*TASK*.
Without the images, output each record below as it stands.

*DATA EXTRACT*.
Content starts

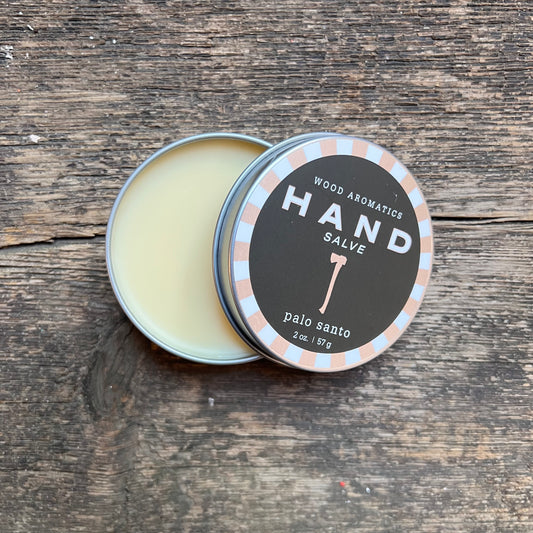 Wood Aromatics Palo Santo Hand Salve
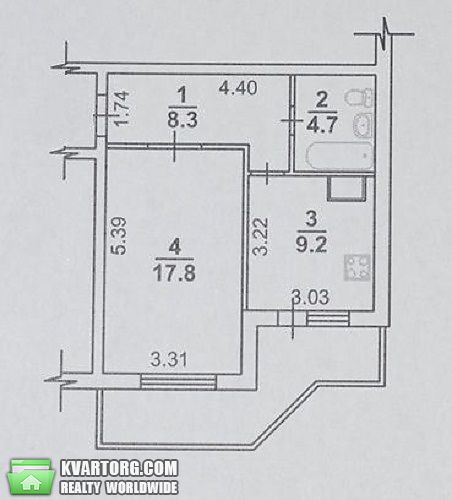 Sell 1-room apartment. Киев,  Драгоманова — photo 9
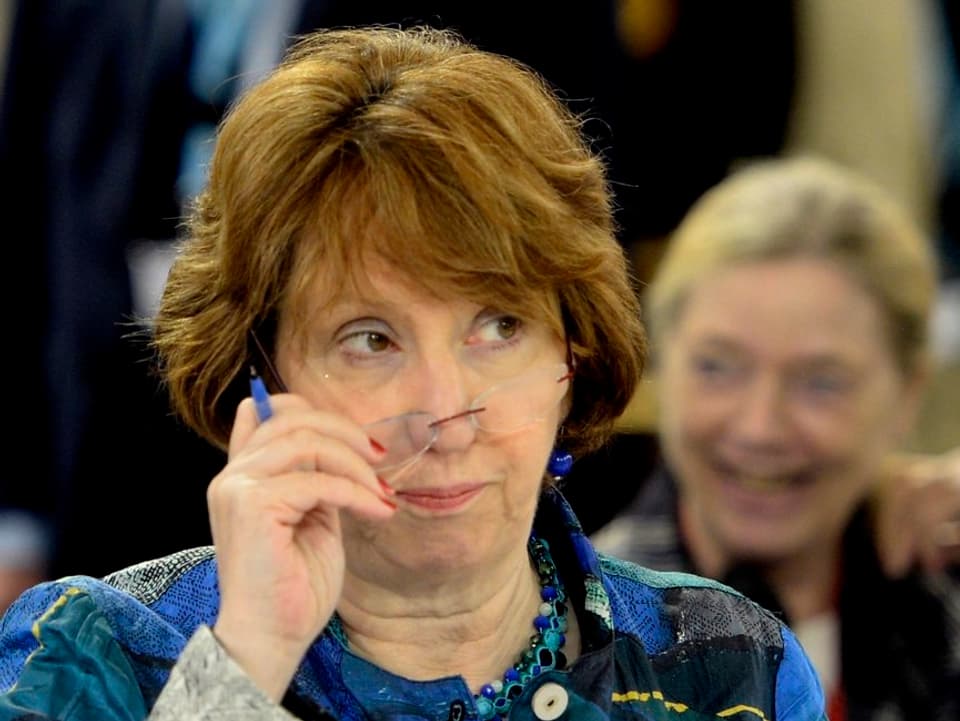 Die EU-Aussenbeauftragte Catherine Ashton. 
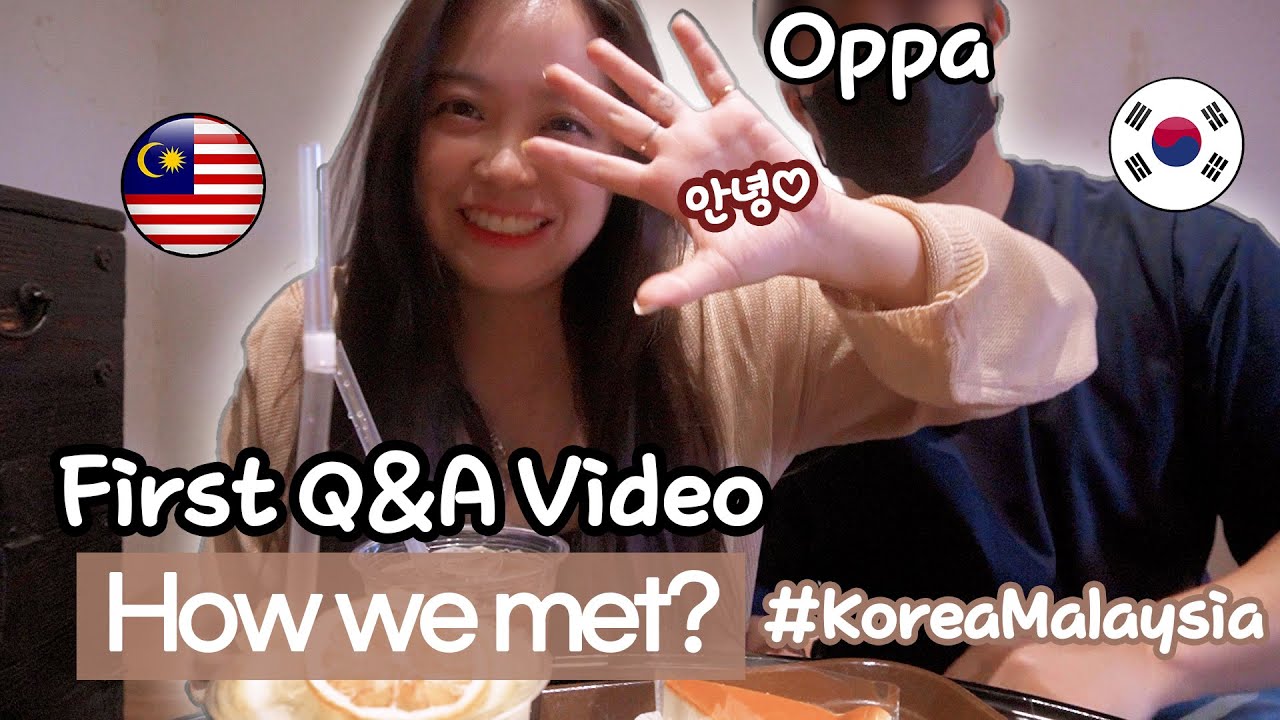 How I Met My Korean Boyfriend | Korea Malaysia Couple | International Couple | 국제커플 🇰🇷🇲🇾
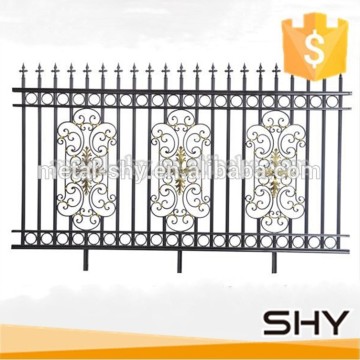 Wrought iron Fence / models of iron fence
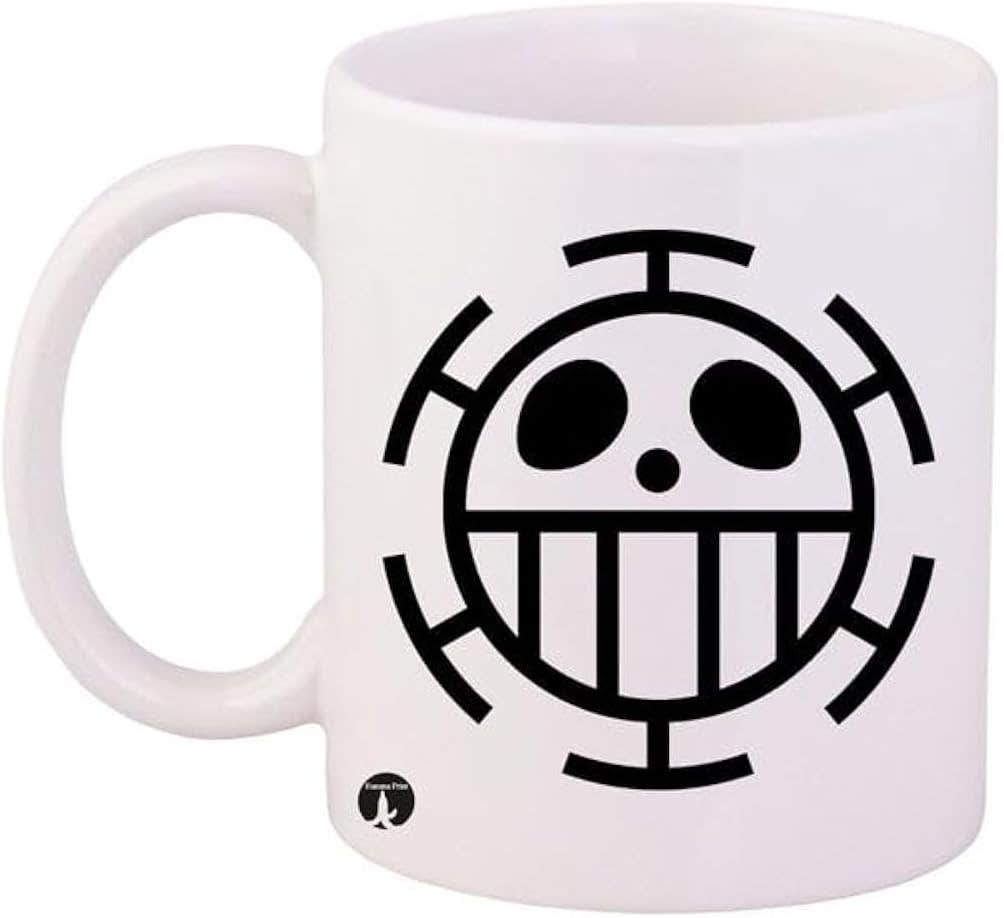 RYN Anime One Piece Ceramic Mug 11oz - Microwave Safe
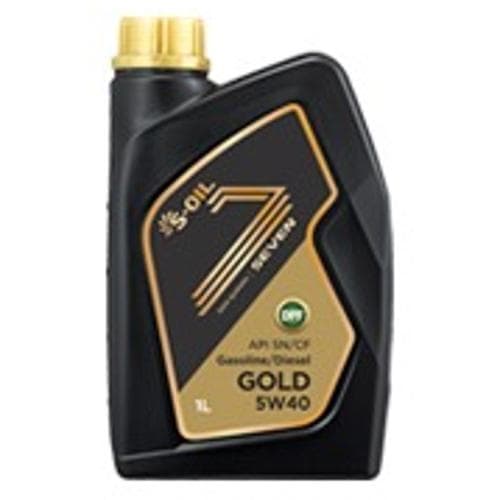 Dầu động cơ xăng/diesel tổng hợp hoàn toàn S-OIL 7 GOLD 5W40 Dầu động cơ xăng/diesel tổng hợp hoàn toàn S-OIL 7 GOLD 5W40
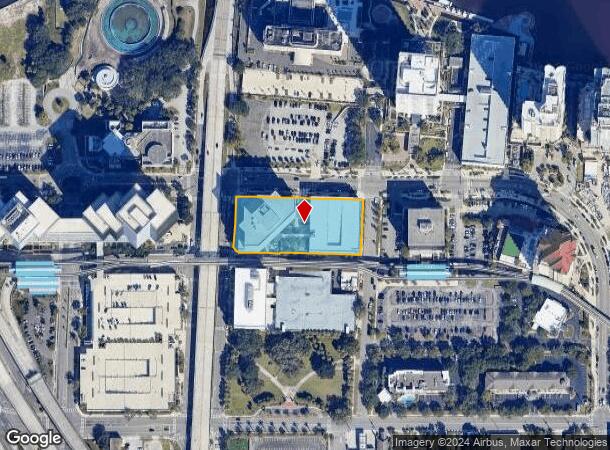  1200 Riverplace Blvd, Jacksonville, FL Parcel Map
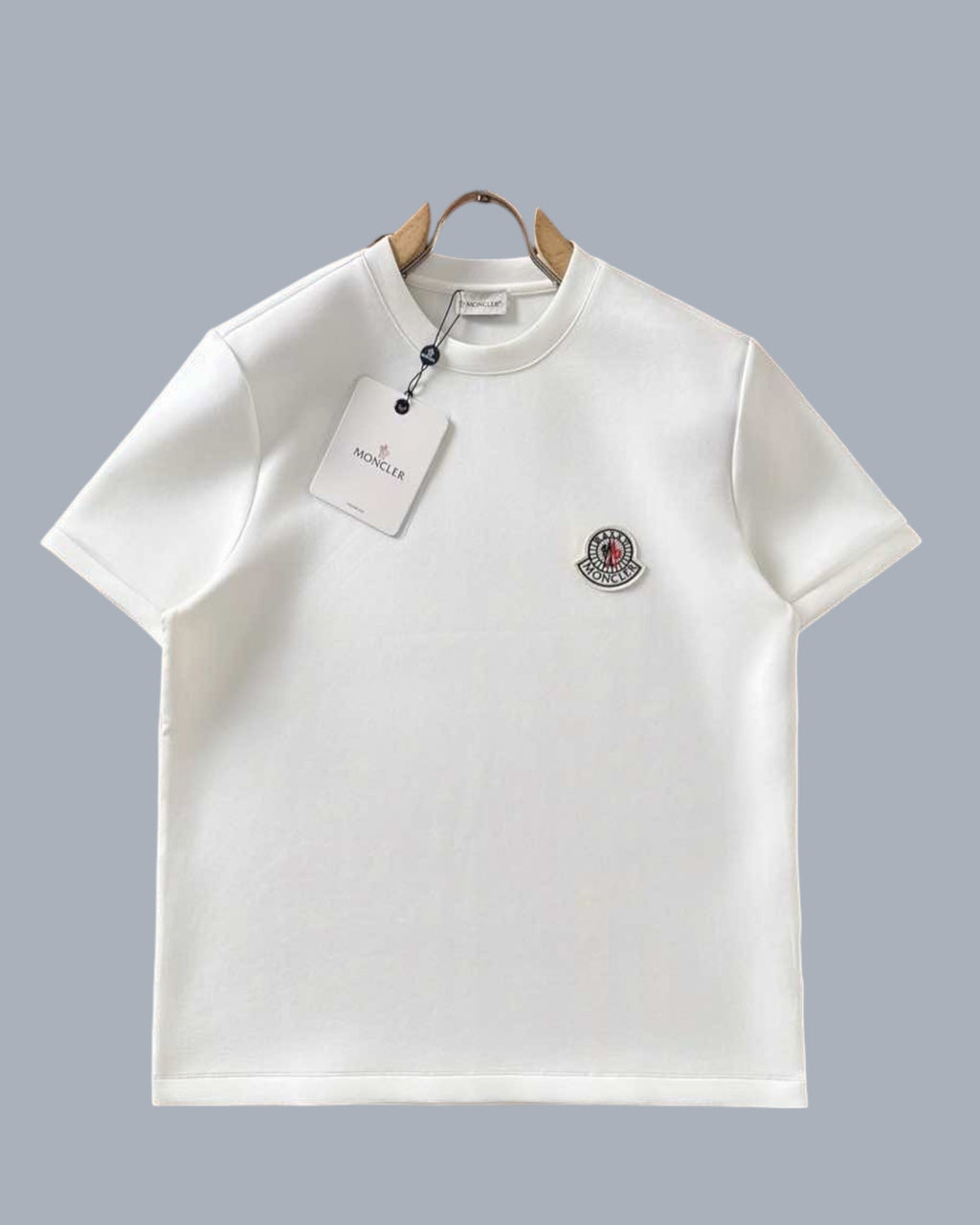 T-shirt blanc Moncler/Raxxy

Content ends

*REPLY TO THE EXERCISE*.
 Wood Aromatics Palo Santo Hand Salve
 Sell 1-room apartment. Киев,  Драгоманова — photo 9
 Die EU-Aussenbeauftragte Catherine Ashton. 
 How I Met My Korean Boyfriend | Korea Malaysia Couple | International Couple | 국제커플 🇰🇷🇲🇾
 Wrought iron Fence / models of iron fence
 RYN Anime One Piece Ceramic Mug 11oz - Microwave Safe
 Dầu động cơ xăng/diesel tổng hợp hoàn toàn S-OIL 7 GOLD 5W40 Dầu động cơ xăng/diesel tổng hợp hoàn toàn S-OIL 7 GOLD 5W40
  1200 Riverplace Blvd, Jacksonville, FL Parcel Map
 T-shirt blanc Moncler/Raxxy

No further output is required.